> _Excerpted text_:
┏━━

Initially actress Kriti Kharbanda was set to play the female lead, however it was later reported that the former Miss India finalist, Erica Fernandes was confirmed for the role. Television actress Nandini Vittal has given voice over for Erica Fernandes in this movie. Telugu actors Brahmanandam and Sonia Deepti played key roles. Thilak Shekar played a cop from the New York Police Department (NYPD).

Soundtrack 

Audio was launched on 31 December 2013 in presence of his brother Shivrajkumar. Initially it was learnt that Mahesh Babu is going to launching the audio of Ninnindale. Later he didn't attend the function due to unknown reasons. But Mahesh Babu wished the Ninnindale team and spoke about his relation with Rajkumar's family through. The film marks the debut of Telugu director Jayanth C. Paranjee into Kannada. Producer Vijay Kumar is happy with the first rush of the film and wants the audio release to make a grand statement.

The music is composed by Mani Sharma.

┗━━

> _Supplied information_:

┏━━

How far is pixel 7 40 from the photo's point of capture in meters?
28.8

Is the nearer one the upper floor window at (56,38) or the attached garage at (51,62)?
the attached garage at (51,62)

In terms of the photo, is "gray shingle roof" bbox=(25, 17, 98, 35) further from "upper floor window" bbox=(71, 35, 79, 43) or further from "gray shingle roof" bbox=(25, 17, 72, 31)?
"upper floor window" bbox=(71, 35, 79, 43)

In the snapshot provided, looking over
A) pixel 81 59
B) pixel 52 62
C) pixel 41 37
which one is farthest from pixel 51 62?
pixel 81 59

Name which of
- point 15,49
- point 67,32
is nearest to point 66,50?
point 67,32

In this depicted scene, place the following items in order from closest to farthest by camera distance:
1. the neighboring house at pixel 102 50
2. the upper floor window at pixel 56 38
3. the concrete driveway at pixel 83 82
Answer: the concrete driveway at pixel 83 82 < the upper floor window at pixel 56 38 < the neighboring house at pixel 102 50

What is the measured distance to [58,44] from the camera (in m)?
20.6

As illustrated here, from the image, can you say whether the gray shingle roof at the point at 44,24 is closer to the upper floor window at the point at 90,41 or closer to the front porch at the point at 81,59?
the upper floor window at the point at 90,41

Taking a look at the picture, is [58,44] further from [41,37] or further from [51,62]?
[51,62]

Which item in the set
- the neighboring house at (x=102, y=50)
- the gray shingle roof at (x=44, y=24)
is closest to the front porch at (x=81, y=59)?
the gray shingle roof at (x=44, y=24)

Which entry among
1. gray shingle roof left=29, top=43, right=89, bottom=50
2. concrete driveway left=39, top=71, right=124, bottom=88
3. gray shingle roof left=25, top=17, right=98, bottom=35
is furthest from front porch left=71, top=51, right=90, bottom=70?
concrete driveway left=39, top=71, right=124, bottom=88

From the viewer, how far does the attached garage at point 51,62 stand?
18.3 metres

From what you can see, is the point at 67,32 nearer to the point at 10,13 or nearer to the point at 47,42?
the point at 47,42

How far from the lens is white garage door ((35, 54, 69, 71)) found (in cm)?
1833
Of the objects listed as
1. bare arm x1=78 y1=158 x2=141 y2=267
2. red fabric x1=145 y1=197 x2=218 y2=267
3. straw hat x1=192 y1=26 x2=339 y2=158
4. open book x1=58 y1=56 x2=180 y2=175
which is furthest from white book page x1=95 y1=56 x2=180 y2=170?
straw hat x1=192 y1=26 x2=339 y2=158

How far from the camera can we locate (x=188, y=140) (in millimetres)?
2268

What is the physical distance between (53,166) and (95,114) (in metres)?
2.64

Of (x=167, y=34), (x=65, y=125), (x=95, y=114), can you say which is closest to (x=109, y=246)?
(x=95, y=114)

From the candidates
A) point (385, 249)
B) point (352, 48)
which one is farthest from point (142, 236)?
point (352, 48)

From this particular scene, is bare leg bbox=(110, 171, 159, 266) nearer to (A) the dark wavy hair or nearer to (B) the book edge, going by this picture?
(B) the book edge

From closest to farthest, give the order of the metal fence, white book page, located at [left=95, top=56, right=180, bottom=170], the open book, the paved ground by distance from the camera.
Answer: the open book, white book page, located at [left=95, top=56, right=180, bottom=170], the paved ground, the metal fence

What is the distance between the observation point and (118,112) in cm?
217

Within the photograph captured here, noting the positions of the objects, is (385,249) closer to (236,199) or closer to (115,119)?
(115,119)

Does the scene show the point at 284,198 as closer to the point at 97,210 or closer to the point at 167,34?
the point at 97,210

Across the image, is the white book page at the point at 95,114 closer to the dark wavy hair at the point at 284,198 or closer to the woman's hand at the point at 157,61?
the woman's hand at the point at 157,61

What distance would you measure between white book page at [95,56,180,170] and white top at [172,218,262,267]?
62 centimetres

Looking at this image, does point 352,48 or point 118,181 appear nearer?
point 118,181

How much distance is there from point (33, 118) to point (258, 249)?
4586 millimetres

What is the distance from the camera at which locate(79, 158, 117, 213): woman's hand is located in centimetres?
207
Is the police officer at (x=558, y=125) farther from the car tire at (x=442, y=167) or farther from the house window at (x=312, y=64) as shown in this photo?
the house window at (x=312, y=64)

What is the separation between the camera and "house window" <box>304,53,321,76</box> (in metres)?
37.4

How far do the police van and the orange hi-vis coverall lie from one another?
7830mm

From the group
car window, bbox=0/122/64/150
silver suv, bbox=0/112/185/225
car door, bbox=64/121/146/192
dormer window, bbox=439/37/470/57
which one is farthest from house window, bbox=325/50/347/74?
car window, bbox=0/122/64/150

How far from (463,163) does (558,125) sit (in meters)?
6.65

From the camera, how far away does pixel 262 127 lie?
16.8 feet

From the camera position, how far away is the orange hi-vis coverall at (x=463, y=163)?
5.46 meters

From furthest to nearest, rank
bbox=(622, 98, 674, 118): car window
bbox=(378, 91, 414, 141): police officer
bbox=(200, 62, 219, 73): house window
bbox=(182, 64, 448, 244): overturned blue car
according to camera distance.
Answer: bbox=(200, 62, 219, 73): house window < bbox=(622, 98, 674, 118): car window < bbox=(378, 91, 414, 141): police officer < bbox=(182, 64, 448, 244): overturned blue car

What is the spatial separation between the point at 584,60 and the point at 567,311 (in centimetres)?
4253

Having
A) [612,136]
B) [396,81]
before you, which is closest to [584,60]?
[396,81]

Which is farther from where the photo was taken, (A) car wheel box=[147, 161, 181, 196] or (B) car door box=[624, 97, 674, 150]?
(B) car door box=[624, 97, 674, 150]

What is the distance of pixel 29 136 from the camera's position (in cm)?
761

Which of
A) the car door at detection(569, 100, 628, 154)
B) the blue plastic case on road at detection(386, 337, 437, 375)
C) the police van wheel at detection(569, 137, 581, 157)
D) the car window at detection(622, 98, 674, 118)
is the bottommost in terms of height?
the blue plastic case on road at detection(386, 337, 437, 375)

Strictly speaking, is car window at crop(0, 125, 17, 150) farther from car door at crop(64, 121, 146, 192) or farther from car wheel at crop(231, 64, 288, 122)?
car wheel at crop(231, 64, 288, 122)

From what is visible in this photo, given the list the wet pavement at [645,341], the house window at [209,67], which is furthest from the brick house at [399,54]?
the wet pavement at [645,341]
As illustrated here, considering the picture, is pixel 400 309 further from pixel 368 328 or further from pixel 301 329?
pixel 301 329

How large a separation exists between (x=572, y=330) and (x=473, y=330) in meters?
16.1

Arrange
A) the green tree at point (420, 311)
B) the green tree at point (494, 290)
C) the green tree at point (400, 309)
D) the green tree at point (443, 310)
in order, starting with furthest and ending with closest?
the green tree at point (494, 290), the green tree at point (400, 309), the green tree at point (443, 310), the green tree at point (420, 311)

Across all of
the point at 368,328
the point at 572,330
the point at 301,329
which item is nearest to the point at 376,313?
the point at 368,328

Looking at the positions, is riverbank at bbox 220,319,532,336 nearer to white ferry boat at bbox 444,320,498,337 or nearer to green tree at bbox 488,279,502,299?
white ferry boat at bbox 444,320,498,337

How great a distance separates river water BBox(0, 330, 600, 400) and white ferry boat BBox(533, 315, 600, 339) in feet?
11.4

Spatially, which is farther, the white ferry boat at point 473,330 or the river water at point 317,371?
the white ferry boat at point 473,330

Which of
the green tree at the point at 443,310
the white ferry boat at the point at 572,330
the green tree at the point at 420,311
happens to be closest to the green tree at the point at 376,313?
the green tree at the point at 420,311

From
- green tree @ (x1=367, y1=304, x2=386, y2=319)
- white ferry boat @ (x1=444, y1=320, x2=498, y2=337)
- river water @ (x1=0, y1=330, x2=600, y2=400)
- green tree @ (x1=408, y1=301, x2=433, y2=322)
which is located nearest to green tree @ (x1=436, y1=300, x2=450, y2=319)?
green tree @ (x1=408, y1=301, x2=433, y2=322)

┗━━

> _Required work_:
- A) Name every person whom the excerpt about the film Ninnindale explicitly calls an actor or actress.
- B) Write out the part of the excerpt about the film Ninnindale that opens with the words containing "Audio was launched" and closes with "by Mani Sharma.", substituting "the star" for each occurrence of "Mahesh Babu".

> _Task-by-task solutions_:
- A) Kriti Kharbanda, Nandini Vittal, Brahmanandam, Sonia Deepti

- B)
Audio was launched on 31 December 2013 in presence of his brother Shivrajkumar. Initially it was learnt that the star is going to launching the audio of Ninnindale. Later he didn't attend the function due to unknown reasons. But the star wished the Ninnindale team and spoke about his relation with Rajkumar's family through. The film marks the debut of Telugu director Jayanth C. Paranjee into Kannada. Producer Vijay Kumar is happy with the first rush of the film and wants the audio release to make a grand statement.

The music is composed by Mani Sharma.